Excerpted passage:
════════

The Srikalahasti Temple history is a survival story that flattened lesser shrines but never broke this one. This thousand-year-old Shiva temple outlived the very empire that raised its grandest tower. It then stood back up after that tower crashed to the ground in living memory. If you want the honest account — patrons lost, a cyclone, decades of neglect, and a ₹45 crore rebuild — this is the full picture, not the myth.
Srikalahasti Temple History at a Glance
Before the deep dive, here are the facts most readers come looking for. Skim these, then read on for the story behind each one.
- Location: Srikalahasti town, Tirupati district, Andhra Pradesh, on the banks of the Swarnamukhi river.
- Deity: Lord Shiva as Sri Kalahasteeswara, worshipped as the Vayu Linga (wind element) — one of the five Pancha Bhoota Sthalams.
- Main builders: the Chola kings (10th–11th century) and the Vijayanagara emperor Krishnadevaraya (1516 CE).
- Famous tower: the towering Rajagopuram, raised by Krishnadevaraya, which collapsed on 26 May 2010.

════════

Given entries:
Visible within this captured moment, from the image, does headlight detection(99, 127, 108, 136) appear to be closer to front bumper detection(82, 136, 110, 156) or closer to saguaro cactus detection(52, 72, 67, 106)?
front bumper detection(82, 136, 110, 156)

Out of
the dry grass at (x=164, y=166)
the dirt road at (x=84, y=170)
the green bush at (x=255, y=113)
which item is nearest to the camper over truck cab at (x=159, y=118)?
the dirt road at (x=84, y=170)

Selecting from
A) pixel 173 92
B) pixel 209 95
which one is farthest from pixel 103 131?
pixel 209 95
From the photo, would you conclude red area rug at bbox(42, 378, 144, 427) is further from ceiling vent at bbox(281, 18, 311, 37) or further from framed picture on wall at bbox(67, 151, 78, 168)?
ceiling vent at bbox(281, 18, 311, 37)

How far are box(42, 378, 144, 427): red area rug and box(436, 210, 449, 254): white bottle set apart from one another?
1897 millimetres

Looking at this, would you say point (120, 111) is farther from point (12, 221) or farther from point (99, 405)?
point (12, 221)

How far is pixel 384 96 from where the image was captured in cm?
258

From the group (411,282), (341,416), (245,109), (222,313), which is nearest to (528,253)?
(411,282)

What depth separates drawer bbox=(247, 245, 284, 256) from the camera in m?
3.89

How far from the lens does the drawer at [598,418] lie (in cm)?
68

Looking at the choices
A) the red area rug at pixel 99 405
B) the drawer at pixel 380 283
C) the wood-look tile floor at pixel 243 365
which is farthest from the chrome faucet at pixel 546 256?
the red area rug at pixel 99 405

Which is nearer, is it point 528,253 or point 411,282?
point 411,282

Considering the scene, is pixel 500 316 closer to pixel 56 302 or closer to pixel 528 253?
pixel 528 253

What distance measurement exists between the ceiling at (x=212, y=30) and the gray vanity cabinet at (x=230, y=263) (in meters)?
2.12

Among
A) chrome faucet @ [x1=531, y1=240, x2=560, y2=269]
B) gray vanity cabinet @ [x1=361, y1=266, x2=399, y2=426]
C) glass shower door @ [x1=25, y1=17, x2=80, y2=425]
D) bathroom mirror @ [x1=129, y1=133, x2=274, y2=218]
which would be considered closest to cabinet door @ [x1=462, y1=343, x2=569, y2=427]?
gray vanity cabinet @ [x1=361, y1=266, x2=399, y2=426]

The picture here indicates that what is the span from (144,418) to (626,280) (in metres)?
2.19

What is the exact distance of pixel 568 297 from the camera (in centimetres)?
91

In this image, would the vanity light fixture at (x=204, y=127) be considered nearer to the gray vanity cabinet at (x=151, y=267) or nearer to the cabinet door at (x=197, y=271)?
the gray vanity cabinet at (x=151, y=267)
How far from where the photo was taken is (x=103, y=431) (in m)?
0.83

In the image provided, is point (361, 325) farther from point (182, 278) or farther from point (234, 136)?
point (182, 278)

════════

Problem set:
(1) In two sentences, please summarize the Srikalahasti Temple text.
(2) Output the Srikalahasti Temple text word for word from "The Srikalahasti Temple" to "not the myth.".
(3) Condense the paragraph of the Srikalahasti Temple text that begins "The Srikalahasti Temple history is a survival story" into a shorter version that keeps its main facts.

Solutions to the exercise:
(1) The Srikalahasti Temple in Andhra Pradesh is a thousand-year-old Shiva temple, worshipped as the Vayu Linga and built mainly by the Chola kings and the Vijayanagara emperor Krishnadevaraya. It outlived the empire that raised its Rajagopuram and stood back up after that tower collapsed on 26 May 2010.

(2)
The Srikalahasti Temple history is a survival story that flattened lesser shrines but never broke this one. This thousand-year-old Shiva temple outlived the very empire that raised its grandest tower. It then stood back up after that tower crashed to the ground in living memory. If you want the honest account — patrons lost, a cyclone, decades of neglect, and a ₹45 crore rebuild — this is the full picture, not the myth.

(3) The thousand-year-old Shiva temple at Srikalahasti survived where lesser shrines did not. It outlasted the empire that raised its grandest tower and stood back up after that tower crashed in living memory. Its history includes lost patrons, a cyclone, decades of neglect, and a ₹45 crore rebuild.